AMS has been doing more and more to recognize the reality of that international and multi-cultural environment in our disciplines. This reality has a long history. Franklin’s ideas on lightning were quickly celebrated in Europe, for example. And the founder of modern weather services in our country, Cleveland Abbe, encouraged translations of seminal European papers in the pages of Monthly Weather Review, a journal he founded in 1872 to make domestic meteorologists aware of relevant scientific innovations. Throughout the early 20th century revolution of scientific weather forecasting, major advances came through exchanges of scientists traveling to Europe, and from Europeans scientists who came to the United States. Nearly every American in the AMS can trace their personal scientific “lineage” to trans-Atlantic and trans-Pacific exchanges of this kind.
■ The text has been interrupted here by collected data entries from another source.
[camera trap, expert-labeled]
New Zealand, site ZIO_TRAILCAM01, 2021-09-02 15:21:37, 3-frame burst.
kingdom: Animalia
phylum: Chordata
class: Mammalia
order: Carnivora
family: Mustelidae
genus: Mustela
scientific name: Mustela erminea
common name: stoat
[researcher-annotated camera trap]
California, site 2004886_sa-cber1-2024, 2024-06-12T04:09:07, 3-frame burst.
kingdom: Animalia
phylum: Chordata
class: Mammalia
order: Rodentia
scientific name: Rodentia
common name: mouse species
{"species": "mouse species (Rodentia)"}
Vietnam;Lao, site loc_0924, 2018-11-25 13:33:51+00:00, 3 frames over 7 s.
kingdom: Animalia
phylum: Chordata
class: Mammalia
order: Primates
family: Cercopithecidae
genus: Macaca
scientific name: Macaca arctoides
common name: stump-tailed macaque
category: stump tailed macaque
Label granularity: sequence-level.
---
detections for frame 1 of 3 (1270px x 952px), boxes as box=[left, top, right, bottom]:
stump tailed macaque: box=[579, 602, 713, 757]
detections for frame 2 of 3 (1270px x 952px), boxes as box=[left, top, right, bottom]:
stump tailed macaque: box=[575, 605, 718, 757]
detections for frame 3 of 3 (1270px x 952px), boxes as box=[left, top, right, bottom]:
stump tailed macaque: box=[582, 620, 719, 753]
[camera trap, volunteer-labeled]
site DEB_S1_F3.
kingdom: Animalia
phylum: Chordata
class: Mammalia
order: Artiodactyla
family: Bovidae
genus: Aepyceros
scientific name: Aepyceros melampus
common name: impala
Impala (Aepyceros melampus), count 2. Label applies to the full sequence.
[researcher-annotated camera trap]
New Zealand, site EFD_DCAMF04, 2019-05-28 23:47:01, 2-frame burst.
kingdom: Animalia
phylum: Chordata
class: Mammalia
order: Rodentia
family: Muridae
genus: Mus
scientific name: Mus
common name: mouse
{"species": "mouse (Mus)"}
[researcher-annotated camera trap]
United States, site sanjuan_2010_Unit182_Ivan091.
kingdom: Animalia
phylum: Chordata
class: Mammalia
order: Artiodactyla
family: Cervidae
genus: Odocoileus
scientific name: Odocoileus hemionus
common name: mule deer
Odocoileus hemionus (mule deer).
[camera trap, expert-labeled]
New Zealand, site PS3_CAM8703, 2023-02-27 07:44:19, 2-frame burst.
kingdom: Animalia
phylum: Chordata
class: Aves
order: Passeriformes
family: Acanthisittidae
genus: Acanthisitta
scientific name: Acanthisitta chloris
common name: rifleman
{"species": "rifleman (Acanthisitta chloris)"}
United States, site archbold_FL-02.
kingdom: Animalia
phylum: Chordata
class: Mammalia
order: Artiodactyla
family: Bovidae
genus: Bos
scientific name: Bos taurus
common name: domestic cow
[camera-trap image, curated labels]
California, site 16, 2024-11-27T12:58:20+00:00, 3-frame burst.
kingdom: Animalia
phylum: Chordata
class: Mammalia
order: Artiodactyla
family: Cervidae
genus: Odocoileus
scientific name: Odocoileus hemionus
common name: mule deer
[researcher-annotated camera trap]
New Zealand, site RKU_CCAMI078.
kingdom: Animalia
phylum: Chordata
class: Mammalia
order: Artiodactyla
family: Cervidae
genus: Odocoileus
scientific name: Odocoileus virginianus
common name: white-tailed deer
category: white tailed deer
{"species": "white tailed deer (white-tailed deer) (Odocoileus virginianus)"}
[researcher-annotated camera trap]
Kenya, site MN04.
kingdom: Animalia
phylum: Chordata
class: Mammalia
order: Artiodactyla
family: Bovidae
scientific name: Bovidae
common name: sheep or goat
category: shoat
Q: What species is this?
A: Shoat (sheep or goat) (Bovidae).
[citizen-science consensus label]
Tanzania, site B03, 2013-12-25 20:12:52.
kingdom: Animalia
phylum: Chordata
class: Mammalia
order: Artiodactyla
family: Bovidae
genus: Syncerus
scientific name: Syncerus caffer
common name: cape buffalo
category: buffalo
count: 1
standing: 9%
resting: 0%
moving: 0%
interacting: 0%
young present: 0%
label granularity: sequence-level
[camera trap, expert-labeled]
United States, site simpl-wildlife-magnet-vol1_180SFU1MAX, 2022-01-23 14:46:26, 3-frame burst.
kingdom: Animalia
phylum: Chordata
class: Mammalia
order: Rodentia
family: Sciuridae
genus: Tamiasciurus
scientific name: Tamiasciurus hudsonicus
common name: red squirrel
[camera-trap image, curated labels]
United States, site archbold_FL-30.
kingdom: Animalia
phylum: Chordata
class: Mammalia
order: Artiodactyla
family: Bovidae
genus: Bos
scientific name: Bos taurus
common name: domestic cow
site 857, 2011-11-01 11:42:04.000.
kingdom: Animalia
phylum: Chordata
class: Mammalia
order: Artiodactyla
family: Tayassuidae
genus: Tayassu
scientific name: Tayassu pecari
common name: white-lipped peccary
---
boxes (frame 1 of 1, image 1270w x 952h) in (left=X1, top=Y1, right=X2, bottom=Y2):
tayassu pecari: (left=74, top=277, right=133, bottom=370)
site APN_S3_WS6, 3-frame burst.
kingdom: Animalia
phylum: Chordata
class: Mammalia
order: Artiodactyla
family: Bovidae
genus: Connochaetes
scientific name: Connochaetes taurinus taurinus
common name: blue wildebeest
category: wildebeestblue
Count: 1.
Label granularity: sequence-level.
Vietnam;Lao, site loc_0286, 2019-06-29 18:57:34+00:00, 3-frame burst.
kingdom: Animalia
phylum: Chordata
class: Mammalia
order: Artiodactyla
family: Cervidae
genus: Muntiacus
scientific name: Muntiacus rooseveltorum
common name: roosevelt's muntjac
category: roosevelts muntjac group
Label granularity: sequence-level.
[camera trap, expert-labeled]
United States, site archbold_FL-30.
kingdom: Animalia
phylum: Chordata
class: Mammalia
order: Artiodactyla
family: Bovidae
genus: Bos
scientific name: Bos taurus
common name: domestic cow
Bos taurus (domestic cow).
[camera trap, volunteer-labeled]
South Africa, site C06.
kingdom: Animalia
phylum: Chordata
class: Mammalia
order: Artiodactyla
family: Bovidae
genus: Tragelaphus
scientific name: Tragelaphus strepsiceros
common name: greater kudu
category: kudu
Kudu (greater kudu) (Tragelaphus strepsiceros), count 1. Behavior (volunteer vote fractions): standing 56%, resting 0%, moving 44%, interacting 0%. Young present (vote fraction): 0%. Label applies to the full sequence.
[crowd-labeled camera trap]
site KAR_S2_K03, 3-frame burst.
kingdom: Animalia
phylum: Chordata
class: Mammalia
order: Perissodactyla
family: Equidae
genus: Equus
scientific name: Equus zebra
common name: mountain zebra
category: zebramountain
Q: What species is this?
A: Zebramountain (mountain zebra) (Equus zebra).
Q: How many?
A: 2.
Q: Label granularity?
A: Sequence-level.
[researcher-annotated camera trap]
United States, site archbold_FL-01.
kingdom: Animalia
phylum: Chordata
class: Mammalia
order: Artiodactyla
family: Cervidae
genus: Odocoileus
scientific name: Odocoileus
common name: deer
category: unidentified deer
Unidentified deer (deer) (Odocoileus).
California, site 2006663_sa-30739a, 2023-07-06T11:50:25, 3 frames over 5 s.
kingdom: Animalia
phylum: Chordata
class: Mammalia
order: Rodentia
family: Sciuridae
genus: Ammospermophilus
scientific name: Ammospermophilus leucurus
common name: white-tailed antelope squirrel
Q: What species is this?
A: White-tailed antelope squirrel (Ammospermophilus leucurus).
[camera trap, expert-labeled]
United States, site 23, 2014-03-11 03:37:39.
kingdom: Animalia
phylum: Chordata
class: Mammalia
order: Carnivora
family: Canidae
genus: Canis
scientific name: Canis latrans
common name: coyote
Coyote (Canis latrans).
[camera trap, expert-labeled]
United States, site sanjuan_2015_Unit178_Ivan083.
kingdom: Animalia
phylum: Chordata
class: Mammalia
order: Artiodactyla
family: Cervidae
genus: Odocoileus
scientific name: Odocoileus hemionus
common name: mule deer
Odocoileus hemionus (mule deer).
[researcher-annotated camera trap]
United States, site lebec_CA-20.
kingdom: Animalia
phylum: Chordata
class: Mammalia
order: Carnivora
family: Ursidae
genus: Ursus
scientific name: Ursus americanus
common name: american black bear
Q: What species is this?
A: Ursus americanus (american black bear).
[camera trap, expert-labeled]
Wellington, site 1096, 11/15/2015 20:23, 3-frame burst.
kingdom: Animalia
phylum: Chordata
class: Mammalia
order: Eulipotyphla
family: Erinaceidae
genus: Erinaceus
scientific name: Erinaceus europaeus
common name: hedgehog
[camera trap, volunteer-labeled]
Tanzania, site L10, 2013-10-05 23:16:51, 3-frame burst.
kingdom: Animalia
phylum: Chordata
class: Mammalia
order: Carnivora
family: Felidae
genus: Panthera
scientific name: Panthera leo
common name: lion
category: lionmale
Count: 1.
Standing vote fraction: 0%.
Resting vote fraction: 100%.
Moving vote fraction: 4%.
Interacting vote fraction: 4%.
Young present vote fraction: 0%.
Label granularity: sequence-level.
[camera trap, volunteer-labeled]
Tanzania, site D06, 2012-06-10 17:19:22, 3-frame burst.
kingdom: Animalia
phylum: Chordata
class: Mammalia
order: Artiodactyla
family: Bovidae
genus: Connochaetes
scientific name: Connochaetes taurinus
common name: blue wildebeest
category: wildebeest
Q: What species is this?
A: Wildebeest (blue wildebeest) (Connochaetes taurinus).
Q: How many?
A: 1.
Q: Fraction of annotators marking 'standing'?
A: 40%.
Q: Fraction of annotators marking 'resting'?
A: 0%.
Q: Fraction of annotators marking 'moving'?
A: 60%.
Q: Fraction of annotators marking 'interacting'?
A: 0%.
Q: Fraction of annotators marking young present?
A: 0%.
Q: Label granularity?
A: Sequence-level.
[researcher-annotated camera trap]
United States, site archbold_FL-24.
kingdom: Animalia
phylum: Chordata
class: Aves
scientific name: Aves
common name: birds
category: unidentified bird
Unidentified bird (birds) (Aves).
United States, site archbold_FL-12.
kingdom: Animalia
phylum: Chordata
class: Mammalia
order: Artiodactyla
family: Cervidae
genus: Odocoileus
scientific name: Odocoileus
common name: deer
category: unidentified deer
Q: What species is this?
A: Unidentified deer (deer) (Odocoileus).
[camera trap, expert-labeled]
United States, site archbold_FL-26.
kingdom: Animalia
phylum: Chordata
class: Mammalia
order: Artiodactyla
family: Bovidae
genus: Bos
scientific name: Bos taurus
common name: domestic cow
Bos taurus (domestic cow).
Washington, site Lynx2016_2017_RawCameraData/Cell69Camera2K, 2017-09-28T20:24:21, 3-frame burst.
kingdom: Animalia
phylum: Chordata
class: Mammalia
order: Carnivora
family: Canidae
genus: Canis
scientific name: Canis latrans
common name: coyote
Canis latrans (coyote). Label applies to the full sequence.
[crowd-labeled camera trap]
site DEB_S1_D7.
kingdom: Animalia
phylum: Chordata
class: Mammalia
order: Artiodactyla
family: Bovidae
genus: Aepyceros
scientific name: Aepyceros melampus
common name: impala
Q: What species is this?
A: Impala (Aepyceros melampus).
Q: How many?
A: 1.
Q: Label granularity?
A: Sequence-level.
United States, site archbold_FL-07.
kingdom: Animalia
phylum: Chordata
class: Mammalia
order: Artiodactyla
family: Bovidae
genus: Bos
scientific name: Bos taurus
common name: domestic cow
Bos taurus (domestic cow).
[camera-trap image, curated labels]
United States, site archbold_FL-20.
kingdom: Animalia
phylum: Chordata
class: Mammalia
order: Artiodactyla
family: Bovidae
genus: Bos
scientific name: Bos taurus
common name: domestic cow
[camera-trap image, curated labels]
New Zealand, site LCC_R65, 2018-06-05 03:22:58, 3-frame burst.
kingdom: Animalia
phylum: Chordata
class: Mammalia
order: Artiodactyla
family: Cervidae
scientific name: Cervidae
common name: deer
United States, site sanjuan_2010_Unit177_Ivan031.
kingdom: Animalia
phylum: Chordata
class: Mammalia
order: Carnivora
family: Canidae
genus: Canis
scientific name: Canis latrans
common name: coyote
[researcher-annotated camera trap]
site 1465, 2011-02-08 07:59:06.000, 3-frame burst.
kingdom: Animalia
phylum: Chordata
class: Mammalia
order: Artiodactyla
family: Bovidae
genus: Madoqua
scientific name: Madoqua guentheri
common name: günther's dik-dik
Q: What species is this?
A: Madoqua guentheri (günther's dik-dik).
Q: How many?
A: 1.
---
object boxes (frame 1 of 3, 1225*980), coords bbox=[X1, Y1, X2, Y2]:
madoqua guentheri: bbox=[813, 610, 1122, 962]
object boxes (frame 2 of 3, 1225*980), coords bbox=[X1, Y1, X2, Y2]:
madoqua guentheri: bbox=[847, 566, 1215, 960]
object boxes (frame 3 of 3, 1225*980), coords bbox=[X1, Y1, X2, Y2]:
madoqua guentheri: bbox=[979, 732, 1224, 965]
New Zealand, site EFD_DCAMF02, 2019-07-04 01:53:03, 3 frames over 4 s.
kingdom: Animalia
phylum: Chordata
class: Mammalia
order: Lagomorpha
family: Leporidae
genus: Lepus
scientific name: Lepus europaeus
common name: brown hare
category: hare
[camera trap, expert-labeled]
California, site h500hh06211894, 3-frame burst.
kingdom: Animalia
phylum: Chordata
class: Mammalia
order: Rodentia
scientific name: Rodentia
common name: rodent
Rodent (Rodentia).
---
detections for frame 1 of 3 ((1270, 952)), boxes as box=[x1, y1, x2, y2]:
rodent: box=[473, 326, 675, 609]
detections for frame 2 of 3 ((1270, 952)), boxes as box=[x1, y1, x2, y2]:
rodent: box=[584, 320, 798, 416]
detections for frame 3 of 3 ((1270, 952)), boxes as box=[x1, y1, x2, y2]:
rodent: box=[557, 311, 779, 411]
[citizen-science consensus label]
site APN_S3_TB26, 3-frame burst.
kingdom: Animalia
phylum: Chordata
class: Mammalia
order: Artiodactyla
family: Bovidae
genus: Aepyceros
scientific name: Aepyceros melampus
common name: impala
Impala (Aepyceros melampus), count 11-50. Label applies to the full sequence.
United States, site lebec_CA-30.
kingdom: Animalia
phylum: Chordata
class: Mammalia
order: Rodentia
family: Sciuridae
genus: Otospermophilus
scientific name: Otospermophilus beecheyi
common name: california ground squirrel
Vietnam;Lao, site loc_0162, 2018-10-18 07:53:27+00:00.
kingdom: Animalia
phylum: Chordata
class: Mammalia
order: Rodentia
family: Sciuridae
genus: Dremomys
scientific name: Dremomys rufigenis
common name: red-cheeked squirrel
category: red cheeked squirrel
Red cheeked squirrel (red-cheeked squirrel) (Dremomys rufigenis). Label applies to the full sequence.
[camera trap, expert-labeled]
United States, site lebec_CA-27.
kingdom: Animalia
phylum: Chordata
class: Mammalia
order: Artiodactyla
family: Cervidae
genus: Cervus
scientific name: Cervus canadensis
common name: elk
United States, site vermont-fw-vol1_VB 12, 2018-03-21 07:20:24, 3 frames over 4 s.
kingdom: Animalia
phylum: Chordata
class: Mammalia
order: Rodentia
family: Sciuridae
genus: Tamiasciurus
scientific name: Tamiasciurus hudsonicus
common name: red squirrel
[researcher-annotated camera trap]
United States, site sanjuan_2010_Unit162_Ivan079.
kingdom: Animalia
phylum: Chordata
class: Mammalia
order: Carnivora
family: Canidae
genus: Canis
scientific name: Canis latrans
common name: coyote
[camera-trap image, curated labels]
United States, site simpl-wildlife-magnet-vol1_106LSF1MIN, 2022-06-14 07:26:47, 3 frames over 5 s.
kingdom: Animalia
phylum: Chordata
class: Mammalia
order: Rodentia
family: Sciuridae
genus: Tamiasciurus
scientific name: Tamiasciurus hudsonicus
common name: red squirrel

Today, AMS continues this neighborliness of science—through cooperative agreements with societies in Canada, China, Europe, and India and elsewhere, through the programming of its meetings, and through the pages of its widely read journals. Take the latest Annual Meeting: more than 500 attendees came from outside the United States. Look at the latest issue of AMS’s Journal of Climate: fully half of the 50 authors listed there are affiliated with institutions of other countries. A large number of the other half were educated, at least in part, in overseas institutions. Scientific talent, innovative ideas, professional heritage—all flow across the globe as necessarily as wind and water.
This international environment is the scientific neighborhood in which we live. It is one critical reason that AMS and its cosigners offered the President their assistance in “crafting an immigration and visa policy that ensures strong borders while staying true to foundational American principles as a nation of immigrants.”